Very different scenarios, yes, but you can apply that philosophy anywhere. Pittsburgh Steelers receiver Antonio Brown breaks NFL laws every time he twerks in the end zone. When asked about the fines, he famously said they were “nothing to a boss.” The dance routines boost his brand value. It’s worth it to him.

Even myself: when I’m on the open highway, I almost always drive 10-20 miles per hour over the speed limit. It’s earned me five speeding tickets in the 19 years I’ve been driving, but the value in time I’ve saved is tenfold what I’ve paid in those tickets. Every time I blow-dart my car into the front of the exit line from I-394 East onto I-94 East, I’d estimate I save myself 5-10 minutes. Barring some untrowable circumstance, the worst-case scenario I face for my lead foot has already been paid off. I suspect that’s the case for Surdyk’s as well.

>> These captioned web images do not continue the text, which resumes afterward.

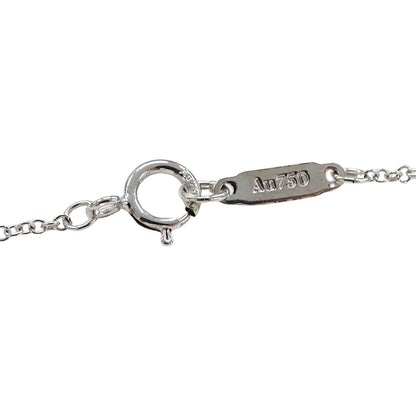 TIFFANY&Co. ティファニー Tスマイル スモール ネックレス 750WG ダイヤモンド レディース 磨き済み【中古】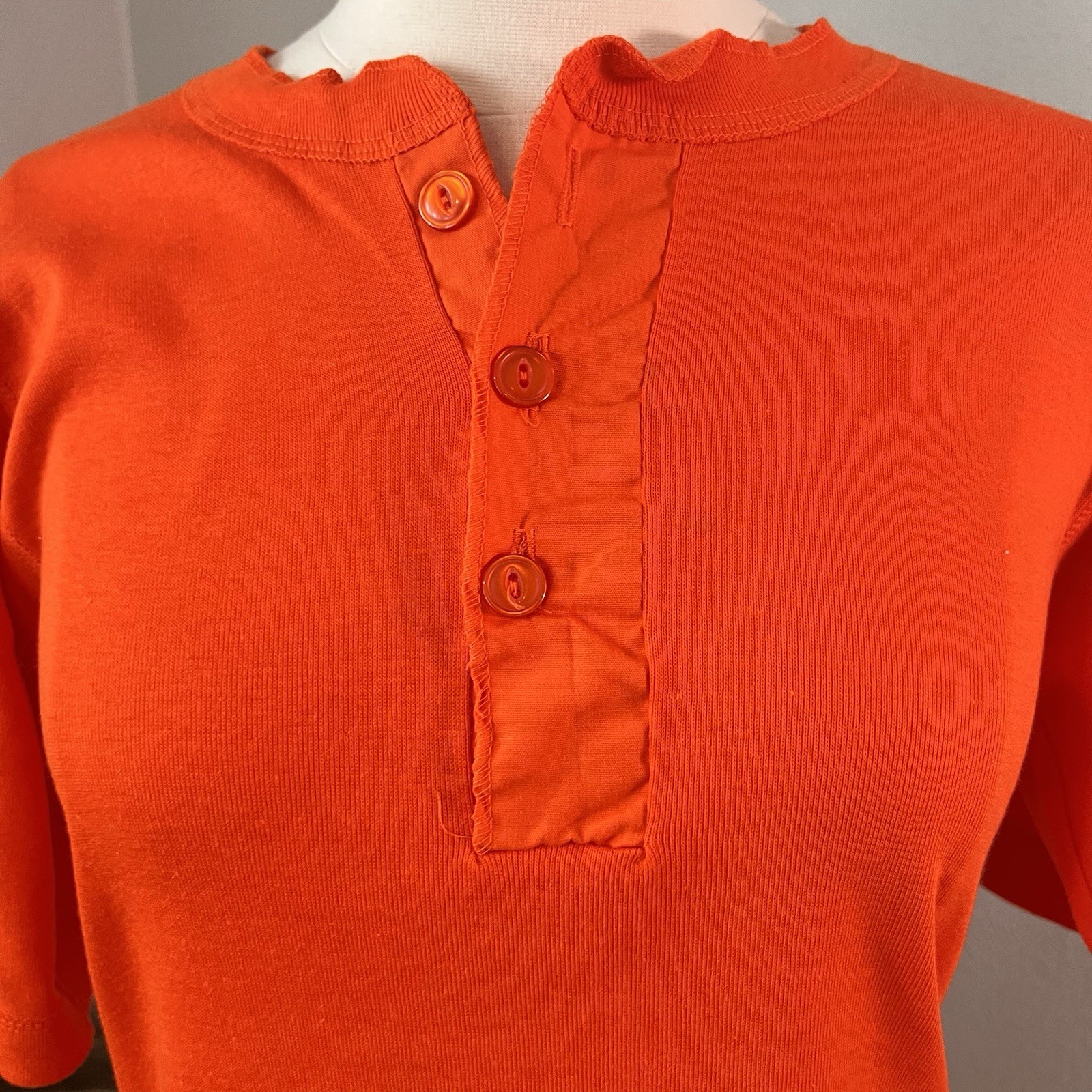 Vintage Koala Light Shirt Womens Medium Frate Graphic 87 USA Orange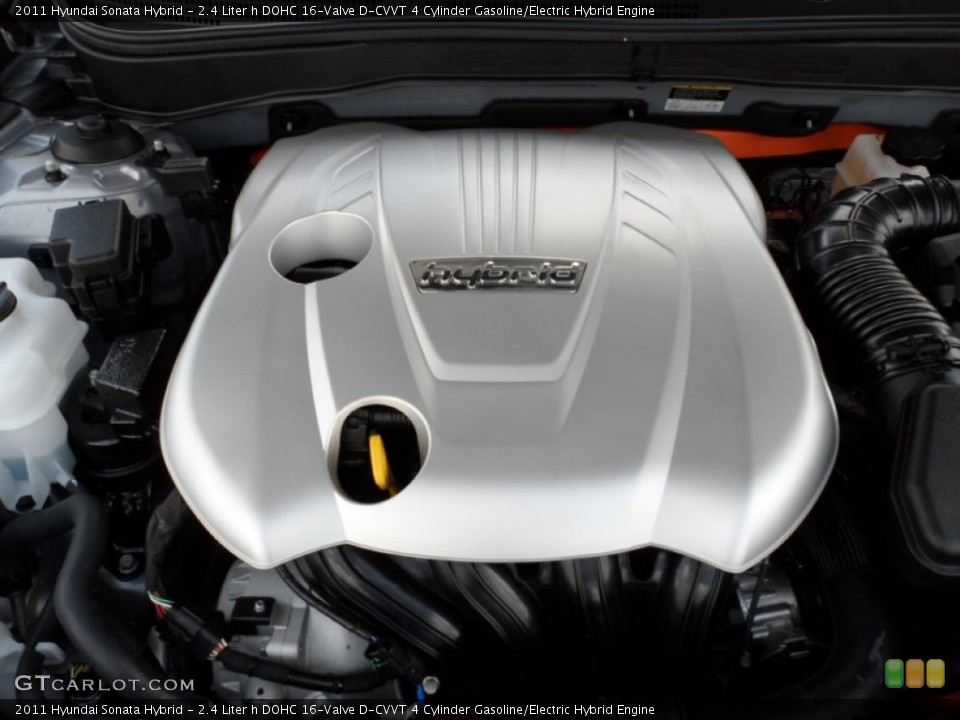 2.4 Liter h DOHC 16-Valve D-CVVT 4 Cylinder Gasoline/Electric Hybrid Engine for the 2011 Hyundai Sonata #49947689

That’s how risk is examined now. You don’t approach it as “X versus Y.” You approach it knowing the sum of its benefits, minus the worst-case risk cost, calculated over a very long time. Layers upon layers. It might not be so complicated in the case of Surdyk himself – the Internet has theorized he may keep this up, then just sell the whole shebang off in the aftermath – but, for the rest of us, decisions aren’t black and white. They’re very, very gray.

I could be completely wrong. I’m just a consumer, after all, but you don’t necessarily follow the rules anymore if breaking them calculates a net positive. That philosophy has always been present. It’s just been amplified lately.

Liquor store owners now have at least an idea what they face should they follow suit, and I wouldn’t be shocked to see another one try in the coming months. They’d be wise to at least consider it.

EDITOR’S NOTE: I didn’t have any pictures of Surdyk’s, so instead you got Pope John Paul III taking a beer selfie. Hey, you work with what you’ve got. Also, a couple of typos were fixed after publication.